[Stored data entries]
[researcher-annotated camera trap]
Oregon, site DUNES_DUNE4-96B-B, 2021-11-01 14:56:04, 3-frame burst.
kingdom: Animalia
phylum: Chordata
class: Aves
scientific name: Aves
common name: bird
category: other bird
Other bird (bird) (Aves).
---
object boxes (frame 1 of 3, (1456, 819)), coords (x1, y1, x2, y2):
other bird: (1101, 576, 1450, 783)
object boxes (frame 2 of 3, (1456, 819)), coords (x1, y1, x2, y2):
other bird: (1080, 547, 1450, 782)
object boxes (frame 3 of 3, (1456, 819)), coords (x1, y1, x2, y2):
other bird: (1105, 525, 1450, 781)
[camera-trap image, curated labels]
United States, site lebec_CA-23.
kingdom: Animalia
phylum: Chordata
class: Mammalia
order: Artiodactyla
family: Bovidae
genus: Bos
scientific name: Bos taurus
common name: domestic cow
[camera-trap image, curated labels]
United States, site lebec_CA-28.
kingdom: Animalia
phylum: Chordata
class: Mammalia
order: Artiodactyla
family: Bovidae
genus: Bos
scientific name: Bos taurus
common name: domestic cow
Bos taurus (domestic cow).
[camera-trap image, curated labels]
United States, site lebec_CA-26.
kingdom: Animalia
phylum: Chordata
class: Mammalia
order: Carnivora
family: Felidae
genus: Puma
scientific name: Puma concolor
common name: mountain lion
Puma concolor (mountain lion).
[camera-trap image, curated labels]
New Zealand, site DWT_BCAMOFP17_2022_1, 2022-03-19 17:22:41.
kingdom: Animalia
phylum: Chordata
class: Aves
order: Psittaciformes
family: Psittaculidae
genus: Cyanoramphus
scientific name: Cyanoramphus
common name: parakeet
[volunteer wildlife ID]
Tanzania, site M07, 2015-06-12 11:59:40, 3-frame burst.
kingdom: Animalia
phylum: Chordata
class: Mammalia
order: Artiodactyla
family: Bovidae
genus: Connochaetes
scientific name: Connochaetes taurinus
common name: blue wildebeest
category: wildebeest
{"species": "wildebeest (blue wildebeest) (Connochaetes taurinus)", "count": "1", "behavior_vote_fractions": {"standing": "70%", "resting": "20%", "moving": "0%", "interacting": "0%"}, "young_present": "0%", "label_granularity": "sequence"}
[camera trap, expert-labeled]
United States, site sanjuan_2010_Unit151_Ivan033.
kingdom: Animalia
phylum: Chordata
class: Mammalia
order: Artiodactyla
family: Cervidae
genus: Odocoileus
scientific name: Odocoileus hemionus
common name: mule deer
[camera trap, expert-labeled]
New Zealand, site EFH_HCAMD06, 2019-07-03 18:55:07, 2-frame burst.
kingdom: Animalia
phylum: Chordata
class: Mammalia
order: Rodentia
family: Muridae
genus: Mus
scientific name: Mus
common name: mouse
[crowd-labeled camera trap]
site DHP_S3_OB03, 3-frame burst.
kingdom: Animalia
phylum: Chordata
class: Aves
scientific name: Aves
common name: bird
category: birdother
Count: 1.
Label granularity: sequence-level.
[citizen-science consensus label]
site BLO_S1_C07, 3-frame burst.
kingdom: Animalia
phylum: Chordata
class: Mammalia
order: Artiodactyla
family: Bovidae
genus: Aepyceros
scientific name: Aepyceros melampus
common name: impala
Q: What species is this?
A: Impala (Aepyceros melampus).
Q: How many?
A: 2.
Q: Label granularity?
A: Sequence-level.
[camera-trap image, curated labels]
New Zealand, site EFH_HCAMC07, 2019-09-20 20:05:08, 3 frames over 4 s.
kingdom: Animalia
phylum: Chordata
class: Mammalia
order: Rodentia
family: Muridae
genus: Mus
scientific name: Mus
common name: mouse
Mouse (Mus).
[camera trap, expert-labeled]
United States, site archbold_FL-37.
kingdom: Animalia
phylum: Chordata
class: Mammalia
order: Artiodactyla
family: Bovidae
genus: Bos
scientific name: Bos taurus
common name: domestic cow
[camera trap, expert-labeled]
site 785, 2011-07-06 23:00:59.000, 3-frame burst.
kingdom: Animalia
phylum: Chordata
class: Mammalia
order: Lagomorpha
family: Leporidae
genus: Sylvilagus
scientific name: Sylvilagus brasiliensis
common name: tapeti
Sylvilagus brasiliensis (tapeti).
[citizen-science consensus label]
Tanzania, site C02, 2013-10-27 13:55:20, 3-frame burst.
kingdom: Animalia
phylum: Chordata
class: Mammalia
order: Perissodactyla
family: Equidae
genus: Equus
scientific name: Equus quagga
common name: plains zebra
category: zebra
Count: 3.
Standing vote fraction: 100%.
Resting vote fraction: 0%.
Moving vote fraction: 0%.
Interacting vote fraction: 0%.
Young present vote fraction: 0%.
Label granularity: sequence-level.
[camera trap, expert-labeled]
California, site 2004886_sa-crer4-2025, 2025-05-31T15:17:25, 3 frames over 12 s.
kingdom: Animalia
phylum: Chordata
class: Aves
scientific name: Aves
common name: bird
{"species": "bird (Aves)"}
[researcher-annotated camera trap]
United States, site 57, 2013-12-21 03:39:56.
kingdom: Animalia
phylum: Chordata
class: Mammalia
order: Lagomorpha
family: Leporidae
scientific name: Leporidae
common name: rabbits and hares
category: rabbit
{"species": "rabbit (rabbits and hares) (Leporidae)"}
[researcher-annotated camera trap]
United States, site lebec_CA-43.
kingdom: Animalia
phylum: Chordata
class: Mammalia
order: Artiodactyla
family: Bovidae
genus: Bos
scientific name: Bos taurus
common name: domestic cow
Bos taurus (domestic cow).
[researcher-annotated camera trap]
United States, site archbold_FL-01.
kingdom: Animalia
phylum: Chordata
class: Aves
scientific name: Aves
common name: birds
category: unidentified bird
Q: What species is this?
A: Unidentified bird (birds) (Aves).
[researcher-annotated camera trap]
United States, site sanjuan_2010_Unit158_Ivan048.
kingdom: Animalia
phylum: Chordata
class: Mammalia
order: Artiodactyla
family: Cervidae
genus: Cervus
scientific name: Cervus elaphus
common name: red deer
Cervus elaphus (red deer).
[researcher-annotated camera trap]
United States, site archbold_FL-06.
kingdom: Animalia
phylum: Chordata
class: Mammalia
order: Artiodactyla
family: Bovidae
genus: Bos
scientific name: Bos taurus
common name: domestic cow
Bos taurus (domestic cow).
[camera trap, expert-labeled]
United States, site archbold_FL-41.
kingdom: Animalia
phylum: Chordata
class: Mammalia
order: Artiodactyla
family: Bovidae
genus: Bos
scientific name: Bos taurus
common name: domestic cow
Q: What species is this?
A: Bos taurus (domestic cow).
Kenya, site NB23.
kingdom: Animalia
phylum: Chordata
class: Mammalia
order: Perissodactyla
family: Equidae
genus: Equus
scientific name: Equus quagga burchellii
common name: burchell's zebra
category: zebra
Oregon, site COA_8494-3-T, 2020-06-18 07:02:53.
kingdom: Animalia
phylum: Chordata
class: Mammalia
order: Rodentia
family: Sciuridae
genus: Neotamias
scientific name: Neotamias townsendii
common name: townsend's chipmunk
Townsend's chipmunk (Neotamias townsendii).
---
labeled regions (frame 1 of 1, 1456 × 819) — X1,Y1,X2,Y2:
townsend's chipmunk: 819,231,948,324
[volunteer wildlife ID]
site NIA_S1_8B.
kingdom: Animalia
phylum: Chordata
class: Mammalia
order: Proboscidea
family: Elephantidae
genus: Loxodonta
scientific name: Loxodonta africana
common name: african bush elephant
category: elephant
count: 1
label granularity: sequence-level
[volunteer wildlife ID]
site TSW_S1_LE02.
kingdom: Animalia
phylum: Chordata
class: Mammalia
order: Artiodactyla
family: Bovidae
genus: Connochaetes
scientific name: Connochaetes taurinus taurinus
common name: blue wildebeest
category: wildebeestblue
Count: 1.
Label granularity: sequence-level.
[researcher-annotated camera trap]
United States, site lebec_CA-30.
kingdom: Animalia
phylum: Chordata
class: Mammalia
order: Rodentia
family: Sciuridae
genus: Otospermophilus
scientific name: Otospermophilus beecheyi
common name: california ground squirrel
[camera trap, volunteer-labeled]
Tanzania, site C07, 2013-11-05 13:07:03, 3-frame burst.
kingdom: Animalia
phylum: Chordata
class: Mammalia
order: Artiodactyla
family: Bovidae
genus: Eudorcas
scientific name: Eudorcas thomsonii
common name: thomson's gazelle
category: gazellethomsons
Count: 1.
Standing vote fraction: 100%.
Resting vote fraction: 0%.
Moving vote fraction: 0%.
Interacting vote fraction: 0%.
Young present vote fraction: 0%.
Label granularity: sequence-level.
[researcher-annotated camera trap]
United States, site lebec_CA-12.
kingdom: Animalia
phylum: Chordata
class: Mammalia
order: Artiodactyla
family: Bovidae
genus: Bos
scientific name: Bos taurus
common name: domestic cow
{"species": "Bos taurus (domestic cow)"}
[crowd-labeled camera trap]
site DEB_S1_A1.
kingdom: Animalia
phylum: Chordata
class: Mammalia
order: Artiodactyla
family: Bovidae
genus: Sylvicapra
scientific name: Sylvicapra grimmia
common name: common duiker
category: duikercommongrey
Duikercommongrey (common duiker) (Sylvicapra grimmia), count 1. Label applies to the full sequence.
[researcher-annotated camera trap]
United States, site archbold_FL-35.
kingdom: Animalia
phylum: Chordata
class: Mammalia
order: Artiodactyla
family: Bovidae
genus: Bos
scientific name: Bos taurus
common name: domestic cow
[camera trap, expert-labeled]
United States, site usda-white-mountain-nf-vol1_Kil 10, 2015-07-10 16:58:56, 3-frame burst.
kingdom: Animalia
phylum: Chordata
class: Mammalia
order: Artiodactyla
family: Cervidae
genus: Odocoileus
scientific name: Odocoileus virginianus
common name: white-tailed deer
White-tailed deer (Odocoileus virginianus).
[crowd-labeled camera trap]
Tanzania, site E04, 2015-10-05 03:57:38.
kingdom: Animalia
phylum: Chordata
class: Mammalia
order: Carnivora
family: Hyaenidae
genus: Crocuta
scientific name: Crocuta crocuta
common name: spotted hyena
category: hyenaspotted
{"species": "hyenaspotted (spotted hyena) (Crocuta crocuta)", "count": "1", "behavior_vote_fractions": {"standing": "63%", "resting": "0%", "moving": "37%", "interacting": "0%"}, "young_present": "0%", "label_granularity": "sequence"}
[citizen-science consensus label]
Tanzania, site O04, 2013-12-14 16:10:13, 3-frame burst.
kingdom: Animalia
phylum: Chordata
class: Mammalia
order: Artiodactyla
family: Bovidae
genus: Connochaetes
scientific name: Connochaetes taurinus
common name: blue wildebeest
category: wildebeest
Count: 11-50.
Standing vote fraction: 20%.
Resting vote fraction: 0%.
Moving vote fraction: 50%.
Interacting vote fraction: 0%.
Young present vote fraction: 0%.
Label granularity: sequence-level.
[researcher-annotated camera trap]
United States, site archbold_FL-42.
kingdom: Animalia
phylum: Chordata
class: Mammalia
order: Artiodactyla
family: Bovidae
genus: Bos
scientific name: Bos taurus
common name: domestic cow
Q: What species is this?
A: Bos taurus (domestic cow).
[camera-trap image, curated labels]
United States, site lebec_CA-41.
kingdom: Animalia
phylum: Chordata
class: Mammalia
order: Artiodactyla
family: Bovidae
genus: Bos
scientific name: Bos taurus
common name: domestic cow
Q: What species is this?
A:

## Exercise brief:
Scan the entries for lines holding the string "over", then copy every one of them.

## Problem solution:
New Zealand, site EFH_HCAMC07, 2019-09-20 20:05:08, 3 frames over 4 s.
California, site 2004886_sa-crer4-2025, 2025-05-31T15:17:25, 3 frames over 12 s.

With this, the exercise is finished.